══ EXCERPT ══

My advice is don't unless you know some good lawyers who are happy to give up their time for free.

There's a growing trend where hosts / proxies are considered responsible for the content and activities on their severs. Even Tor hosts are being charged because other users have relayed from that box when downloading child porn. And with the amount of lobbying happening by the MPAA and similar copyright bullies, it's inevitable that proxies will be targeted by them next.

Also, while I know that there are legitimate uses for VPN proxies, but you have to expect that not everyone is buying into the service for legal reasons.

From a technical standpoint, there's additional problems you face being American. US laws dictate a minimum level about of logging you'd have to run (in case of the above), and that could put off a number of subscribers. So you may find you'll have to host your box in Europe.


----------



## dushan24

*Everything virtual and outside the US.*

It can actually be setup rather easy and with not a lot of start up capital.

1: Get one OpenVPN server configured under your favorite Linux distro.
2: Setup a WordPress or Joomla site with an SSL certificate to take payments
3: If interest grows, template out the first server and deploy it to X number of additional VM's

That way you don't have to worry about networking, buying hardware, the laws in the US or anything.

═══
══ EXERCISE INPUT ══

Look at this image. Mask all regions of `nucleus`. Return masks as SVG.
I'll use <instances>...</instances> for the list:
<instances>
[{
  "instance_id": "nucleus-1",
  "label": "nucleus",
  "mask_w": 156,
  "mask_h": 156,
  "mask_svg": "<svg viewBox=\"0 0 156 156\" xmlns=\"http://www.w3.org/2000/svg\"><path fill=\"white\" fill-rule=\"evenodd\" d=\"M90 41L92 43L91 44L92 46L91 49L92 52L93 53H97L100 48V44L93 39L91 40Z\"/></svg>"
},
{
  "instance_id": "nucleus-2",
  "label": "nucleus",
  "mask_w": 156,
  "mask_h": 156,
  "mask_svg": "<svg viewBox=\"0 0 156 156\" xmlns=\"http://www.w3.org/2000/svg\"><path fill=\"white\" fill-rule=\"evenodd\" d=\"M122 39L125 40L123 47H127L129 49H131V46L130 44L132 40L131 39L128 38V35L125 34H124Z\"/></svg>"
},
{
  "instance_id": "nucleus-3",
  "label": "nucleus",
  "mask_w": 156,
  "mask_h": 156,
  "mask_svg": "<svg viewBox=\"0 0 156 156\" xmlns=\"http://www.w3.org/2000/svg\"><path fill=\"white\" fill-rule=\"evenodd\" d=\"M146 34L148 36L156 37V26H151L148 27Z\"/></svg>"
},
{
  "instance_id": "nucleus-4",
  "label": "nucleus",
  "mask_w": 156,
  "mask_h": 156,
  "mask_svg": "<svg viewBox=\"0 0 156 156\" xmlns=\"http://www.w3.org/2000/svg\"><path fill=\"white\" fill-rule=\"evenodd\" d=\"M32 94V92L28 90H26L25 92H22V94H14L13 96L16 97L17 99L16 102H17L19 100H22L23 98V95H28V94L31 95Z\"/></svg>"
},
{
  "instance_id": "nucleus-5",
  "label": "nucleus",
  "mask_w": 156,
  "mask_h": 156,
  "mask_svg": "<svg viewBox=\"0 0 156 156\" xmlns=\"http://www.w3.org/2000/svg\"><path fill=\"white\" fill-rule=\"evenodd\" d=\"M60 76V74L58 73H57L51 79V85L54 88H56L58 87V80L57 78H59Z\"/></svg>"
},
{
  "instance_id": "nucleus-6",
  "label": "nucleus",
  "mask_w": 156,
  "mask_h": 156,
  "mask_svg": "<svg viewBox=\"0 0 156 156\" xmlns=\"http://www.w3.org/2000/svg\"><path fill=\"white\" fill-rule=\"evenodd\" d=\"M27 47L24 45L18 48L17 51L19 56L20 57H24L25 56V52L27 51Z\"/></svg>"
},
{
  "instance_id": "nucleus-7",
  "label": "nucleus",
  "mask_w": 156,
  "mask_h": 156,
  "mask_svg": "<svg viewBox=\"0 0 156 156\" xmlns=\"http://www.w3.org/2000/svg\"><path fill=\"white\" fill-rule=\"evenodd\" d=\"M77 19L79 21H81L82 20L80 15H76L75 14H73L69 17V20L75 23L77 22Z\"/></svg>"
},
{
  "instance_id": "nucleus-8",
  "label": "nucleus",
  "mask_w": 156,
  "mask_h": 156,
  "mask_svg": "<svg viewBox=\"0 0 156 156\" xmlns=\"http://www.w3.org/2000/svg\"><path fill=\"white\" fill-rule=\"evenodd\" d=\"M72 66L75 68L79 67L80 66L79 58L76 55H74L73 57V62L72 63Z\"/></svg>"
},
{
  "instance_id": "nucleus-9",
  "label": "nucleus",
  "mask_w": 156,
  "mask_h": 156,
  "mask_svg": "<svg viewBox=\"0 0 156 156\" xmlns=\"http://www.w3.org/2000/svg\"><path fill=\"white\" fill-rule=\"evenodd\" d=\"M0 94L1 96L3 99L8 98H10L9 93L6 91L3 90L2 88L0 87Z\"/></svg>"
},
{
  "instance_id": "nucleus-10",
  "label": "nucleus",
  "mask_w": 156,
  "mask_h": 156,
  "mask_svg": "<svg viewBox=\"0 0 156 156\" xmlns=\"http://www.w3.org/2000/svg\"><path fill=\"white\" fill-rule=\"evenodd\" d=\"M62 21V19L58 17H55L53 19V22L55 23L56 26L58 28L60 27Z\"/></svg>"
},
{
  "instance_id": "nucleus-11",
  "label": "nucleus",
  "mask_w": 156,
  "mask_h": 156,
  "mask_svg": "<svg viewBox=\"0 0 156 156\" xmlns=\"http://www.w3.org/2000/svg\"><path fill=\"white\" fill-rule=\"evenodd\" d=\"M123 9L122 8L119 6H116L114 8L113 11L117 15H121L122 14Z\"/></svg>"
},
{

═══

• [PROBLEM SET]
a) In the forum thread on running a VPN proxy service, what site is suggested for taking payments?
b) How many lines of the records contain the string "instances"? Reply with the number alone.

• [ANSWERS GIVEN]
a) A WordPress or Joomla site with an SSL certificate.

b) 2